Drawing from my 9 years of extensive, hands-on experience in the fields of Supply Chain Management and SAP ECC ERP implementation/support within the Pharmaceutical and FMCG industries, and a unique techno-functional skill set in SCM enabling technologies and Domain Expertise in the SAP PP/PP-PI module, I have compiled some advice for others.

When reflecting on numerous SAP ERP implementation/improvement projects, I keep falling back on the certainty and solidarity of the APICS certification: Certified in Production and Inventory Management (CPIM) which I believe was one of the main factors that led to my implementation success. Here are five reasons why I believe the APICS CPIM is a must for every ERP user and consultant:

  1. It harnesses your talents: It is widely believed that a lack in SCM talent is the reason behind many ERP implementation failures or less than optimal ERP performances – both the user/consultant sides. And while there is no one-size-fits-all kind of advice, the APICS CPIM certification has so many benefits to both users/consultants that I almost always advise people to pursue APICS CPIM because it is more about getting the best ROI of an ERP implementation.

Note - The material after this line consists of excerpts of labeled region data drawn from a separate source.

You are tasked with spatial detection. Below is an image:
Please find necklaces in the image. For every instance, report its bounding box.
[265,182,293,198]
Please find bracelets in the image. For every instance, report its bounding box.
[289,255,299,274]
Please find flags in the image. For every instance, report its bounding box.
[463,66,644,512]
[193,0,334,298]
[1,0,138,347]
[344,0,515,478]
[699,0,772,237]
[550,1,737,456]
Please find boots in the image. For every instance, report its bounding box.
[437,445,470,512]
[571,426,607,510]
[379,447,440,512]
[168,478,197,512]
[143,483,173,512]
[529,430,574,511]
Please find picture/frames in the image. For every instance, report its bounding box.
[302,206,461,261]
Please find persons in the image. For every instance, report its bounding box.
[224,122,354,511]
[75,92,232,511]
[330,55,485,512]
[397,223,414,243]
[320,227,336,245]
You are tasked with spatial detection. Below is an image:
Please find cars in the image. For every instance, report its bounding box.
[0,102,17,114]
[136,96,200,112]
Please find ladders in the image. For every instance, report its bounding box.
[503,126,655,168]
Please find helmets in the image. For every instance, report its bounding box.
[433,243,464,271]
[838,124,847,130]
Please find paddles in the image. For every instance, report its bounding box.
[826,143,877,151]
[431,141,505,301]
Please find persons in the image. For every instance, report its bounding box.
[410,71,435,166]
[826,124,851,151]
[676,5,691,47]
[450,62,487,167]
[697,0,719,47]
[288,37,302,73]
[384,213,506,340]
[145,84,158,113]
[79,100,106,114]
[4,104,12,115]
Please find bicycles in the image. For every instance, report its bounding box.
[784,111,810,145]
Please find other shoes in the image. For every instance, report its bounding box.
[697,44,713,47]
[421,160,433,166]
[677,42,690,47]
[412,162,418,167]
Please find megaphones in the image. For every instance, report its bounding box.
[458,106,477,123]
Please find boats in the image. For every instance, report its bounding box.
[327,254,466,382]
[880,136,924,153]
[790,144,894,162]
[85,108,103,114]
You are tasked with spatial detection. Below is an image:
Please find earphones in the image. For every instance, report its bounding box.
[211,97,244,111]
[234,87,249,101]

  2. It follows a process-orientated approach: ERP commercial packages are all built to computerise the classical value chain activities of a company. These value chain activities are resembled in the modular structure that all commercial ERP packages follow. For example, business processes relating to Supply Chain Planning including, Sales and Operations Planning, Demand Management, Production Planning/Scheduling would be found under the Production Planning “PP/PP-PI” module in SAP ECC ERP. Likewise, other business process compromising a company’s value chain would be found as “canned” business processes across different modules of an ERP solution. The CPIM follows a process orientated approach to Supply Chain planning in a fashion that’s is almost identical to what is found in a SCM/Manufacturing Modules of and ERP package. This strategic fit between how ERP systems are structured and the process-oriented structure of the CPIM courseware is what makes CPIM the most powerful framework for SCM/ERP professionals in both user/consultant roles.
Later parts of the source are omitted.